State and Action Spaces

The platform's state space is designed for effective interaction with the environment, leveraging a tool-calling approach for observation retrieval, which simplifies context management. The action space involves a set of 47 parameterized tools, allowing LLMs to perform complex tasks through abstract commands like !givePlayer and !craftItem.

Agent Architecture

Mindcraft integrates flexible modules for managing actions, environment observations, and inter-agent dialogue. This setup supports rigorous experimentation with collaboration, enhancing communication and resource management through a Retrieval Augmented Generation (RAG) system to effectively utilize past experiences.

MineCollab: Collaborative Task Benchmark

MineCollab is a benchmark suite within the mind platform that consists of three collaborative tasks: cooking, crafting, and construction. These tasks are structured to require long-term strategic planning, shared goals, and resource allocation.

Figure 2: Task suites and challenges. In this figure, we see the collaborative and embodied reasoning challenges displayed. In the cooking and crafting tasks, the agents need to delegate tasks, share resources and use embodied planning to manipulate the world of Minecraft. In the construction tasks, the agents need to navigate and coordinate in the space to ensure they consistently build towards their objective without undoing any progress the other agents have made. All together these tasks comprehensively test collaborative and embodied reasoning.

Task Design

Tasks are procedurally generated, involving complex interactions such as ingredient collection for cooking, material sharing for crafting, and blueprint adherence for construction. Success in these tasks is measured by either completing the prescribed goal or achieving minimal edit distance from the desired state.

Dataset Creation

A dataset derived from 2,000 trials with LLaMA-70B model includes successful runs and examples, facilitating SFT data generation for underperforming models. The platform allows for easy creation of additional high-quality data.
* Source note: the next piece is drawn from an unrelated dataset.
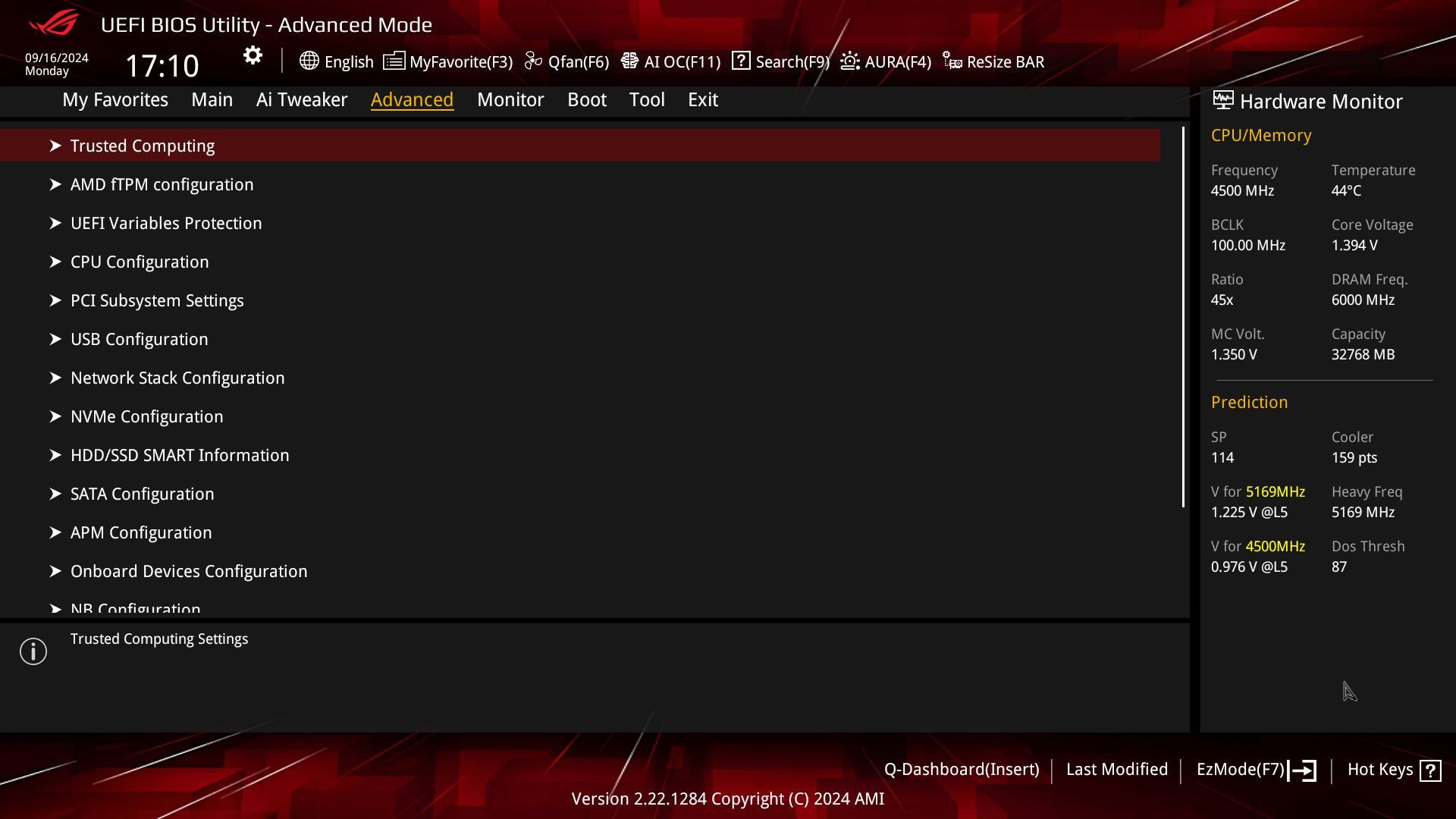 ASUS ROG Strix X870E-E Gaming WIFI - UEFI BIOS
Figure 3: Cooking number of agents ablation.

Experimental Evaluation

Experiments conducted using the MineCollab tasks indicate that current state-of-the-art LLMs struggle with both embodied reasoning and communication efficacy. Performance metrics reveal that task success is heavily reliant on communication quality and strategic resource management.

Complexity Analysis

Analysis of task complexity shows a decline in success rates with more agents (due to coordination overhead) and with increased task complexity (due to horizon length and resource management challenges). The results demonstrate the inadequacy of standard LLM techniques, urging advancements in multi-agent coordination frameworks.

Conclusions

The framework presented in this paper signifies substantial advancement in multi-agent collaboration in embodied AI environments. The findings emphasize the need to develop more sophisticated methods for agent communication and coordination, paving the way for future breakthroughs in collaborative AI systems. This work sets a foundation for exploring the intersection of natural language processing and embodied AI, promoting the development of more communicative and adaptable AI agents.